*** Begin section ***

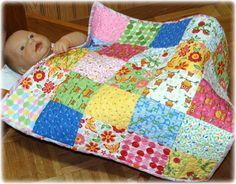 doll quilts to make - Bing Images - to fit Bitty Baby (American Girls doll)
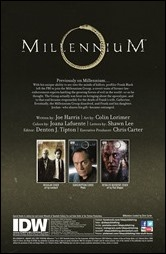 Millennium #1 Preview 1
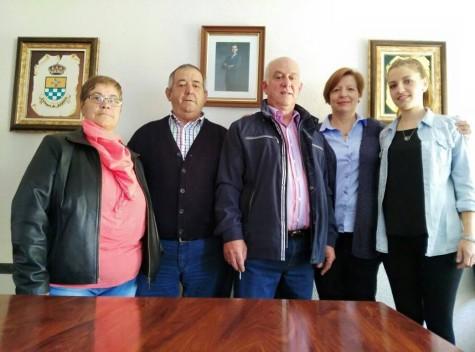Coorporación Municipal de Gallegos. Foto Olga Simnas.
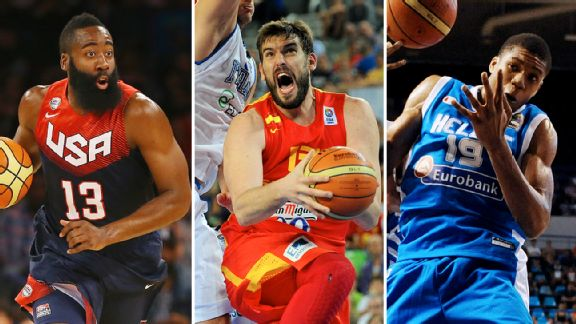 James Harden, Marc Gasol and Giannis Antetokounmpo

*** End section ***

*YOUR INSTRUCTIONS*. Leave the pictures aside and print exactly, and only, the lines from the one with "Millennium #1 Preview 1" through the end of the data, both included.

*REPLY*.
 Millennium #1 Preview 1
Coorporación Municipal de Gallegos. Foto Olga Simnas.
 James Harden, Marc Gasol and Giannis Antetokounmpo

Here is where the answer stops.